Goal of the exercise
Restate the records in full, keeping every word as it is.

Record extracts
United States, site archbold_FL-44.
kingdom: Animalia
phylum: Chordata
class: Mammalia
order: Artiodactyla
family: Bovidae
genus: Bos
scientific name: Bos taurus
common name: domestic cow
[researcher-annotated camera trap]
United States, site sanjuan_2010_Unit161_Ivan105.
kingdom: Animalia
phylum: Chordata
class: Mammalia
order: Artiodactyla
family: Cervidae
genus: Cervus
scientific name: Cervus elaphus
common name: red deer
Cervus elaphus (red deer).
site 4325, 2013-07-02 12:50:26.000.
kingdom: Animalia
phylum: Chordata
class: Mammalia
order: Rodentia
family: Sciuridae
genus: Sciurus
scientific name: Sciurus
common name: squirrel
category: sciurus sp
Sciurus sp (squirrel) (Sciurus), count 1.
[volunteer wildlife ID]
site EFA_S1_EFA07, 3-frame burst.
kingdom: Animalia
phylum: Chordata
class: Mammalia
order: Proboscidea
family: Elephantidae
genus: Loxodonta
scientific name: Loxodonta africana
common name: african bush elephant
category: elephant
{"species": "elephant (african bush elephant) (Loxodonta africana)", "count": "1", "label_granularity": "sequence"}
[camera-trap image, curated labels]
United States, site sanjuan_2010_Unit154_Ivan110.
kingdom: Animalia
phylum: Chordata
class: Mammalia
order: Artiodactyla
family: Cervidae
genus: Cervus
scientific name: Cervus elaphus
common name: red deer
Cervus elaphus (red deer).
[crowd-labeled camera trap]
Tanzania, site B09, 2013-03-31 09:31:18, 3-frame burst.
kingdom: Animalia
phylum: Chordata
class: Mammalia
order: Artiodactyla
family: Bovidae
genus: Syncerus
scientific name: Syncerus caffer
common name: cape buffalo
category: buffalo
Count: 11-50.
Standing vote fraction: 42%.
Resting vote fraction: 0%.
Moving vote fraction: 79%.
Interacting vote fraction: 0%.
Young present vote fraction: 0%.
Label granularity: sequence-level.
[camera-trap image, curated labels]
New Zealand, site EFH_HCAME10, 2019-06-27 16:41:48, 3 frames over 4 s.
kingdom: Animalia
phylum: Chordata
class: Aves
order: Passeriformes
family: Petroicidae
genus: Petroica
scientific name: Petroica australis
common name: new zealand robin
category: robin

Solution for this exercise
United States, site archbold_FL-44.
kingdom: Animalia
phylum: Chordata
class: Mammalia
order: Artiodactyla
family: Bovidae
genus: Bos
scientific name: Bos taurus
common name: domestic cow
[researcher-annotated camera trap]
United States, site sanjuan_2010_Unit161_Ivan105.
kingdom: Animalia
phylum: Chordata
class: Mammalia
order: Artiodactyla
family: Cervidae
genus: Cervus
scientific name: Cervus elaphus
common name: red deer
Cervus elaphus (red deer).
site 4325, 2013-07-02 12:50:26.000.
kingdom: Animalia
phylum: Chordata
class: Mammalia
order: Rodentia
family: Sciuridae
genus: Sciurus
scientific name: Sciurus
common name: squirrel
category: sciurus sp
Sciurus sp (squirrel) (Sciurus), count 1.
[volunteer wildlife ID]
site EFA_S1_EFA07, 3-frame burst.
kingdom: Animalia
phylum: Chordata
class: Mammalia
order: Proboscidea
family: Elephantidae
genus: Loxodonta
scientific name: Loxodonta africana
common name: african bush elephant
category: elephant
{"species": "elephant (african bush elephant) (Loxodonta africana)", "count": "1", "label_granularity": "sequence"}
[camera-trap image, curated labels]
United States, site sanjuan_2010_Unit154_Ivan110.
kingdom: Animalia
phylum: Chordata
class: Mammalia
order: Artiodactyla
family: Cervidae
genus: Cervus
scientific name: Cervus elaphus
common name: red deer
Cervus elaphus (red deer).
[crowd-labeled camera trap]
Tanzania, site B09, 2013-03-31 09:31:18, 3-frame burst.
kingdom: Animalia
phylum: Chordata
class: Mammalia
order: Artiodactyla
family: Bovidae
genus: Syncerus
scientific name: Syncerus caffer
common name: cape buffalo
category: buffalo
Count: 11-50.
Standing vote fraction: 42%.
Resting vote fraction: 0%.
Moving vote fraction: 79%.
Interacting vote fraction: 0%.
Young present vote fraction: 0%.
Label granularity: sequence-level.
[camera-trap image, curated labels]
New Zealand, site EFH_HCAME10, 2019-06-27 16:41:48, 3 frames over 4 s.
kingdom: Animalia
phylum: Chordata
class: Aves
order: Passeriformes
family: Petroicidae
genus: Petroica
scientific name: Petroica australis
common name: new zealand robin
category: robin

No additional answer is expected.